韓流傑作ドラマ『冬のソナタ』の全20話を、1本の映画に再構築した『映画 冬のソナタ 日本特別版』。この映画ではチュンサン(ペ・ヨンジュン)とユジンチェ・ジウ)の純粋なラブロマンスが、究極までクローズアップされていた。今回は、素晴らしい演技を披露したペ・ヨンジュンに焦点を当ててみよう。

■『冬のソナタ』主演ペ・ヨンジュンが語ったことー―「初恋の人への追憶は誰にとっても非常に大切なもの」

 ペ・ヨンジュンは1972年8月29日生まれ、ソウル市出身。

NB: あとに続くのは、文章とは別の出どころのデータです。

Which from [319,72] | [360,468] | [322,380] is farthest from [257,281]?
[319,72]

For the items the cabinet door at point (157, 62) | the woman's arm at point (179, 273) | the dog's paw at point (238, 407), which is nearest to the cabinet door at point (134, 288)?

大学受験に失敗し、高校卒業後の進路に迷っていた。とりあえず飛び込んだのが映画制作の現場だった。撮影中に一般車両を統制したりスタッフにコーヒーを出したりするのが主な仕事だった。

 しかし、巧みにこなせず、スタッフから厳しく叱られることも多かった。下積みで苦労すればするほど、逆にはっきりとした夢が見えてきた。それは、俳優になりたいということだった。

 試しに受けたドラマのオーディションに合格。しかも、主役に抜擢された。1994年にKBSで放送された『愛の挨拶』である。複数いた監督の1人がユン・ソクホ監督だった。それが、とてつもない縁となった。

 その後、ペ・ヨンジュンはトップ俳優に成長した。韓国テレビ界の歴代最高視聴率を記録した『初恋』(1997年)で主役を務め、『愛の群像』(1999年)では愛に苦悩する青年の役が高く評価された。また、『ホテリアー』(2001年)でも天才的な企業ハンターの役を完璧にこなした。

 作品の選択がシビアなので、「生意気だ」という指摘を受けることもあったが、いつも誠実でありたいと願ってきただけだ。当時、こう語っている。

「私は器用ではありません。出演依頼を断ることが多かったのも、簡単にできないからです」

 慎重すぎる性格なのである。決して気難しくふるまっているつもりはなかった。

『ホテリアー』の後にしばらく休養を取ったことが有意義だった。2か月ほどアメリカへ行って英語の勉強もした。

「この経験は大きかったです。ラフなスタイルで学校へ通いながら、日常の自由さを満喫しました」

 韓国に戻ってから映画界への転身を考え始めた矢先に、『冬のソナタ』の主演を打診された。大いに迷った。実は、テレビの過酷な撮影スケジュールを敬遠したかった。しかし、台本を読まずに『冬のソナタ』への出演を決めた。恩があったユン・ソクホ監督の作品だからだった。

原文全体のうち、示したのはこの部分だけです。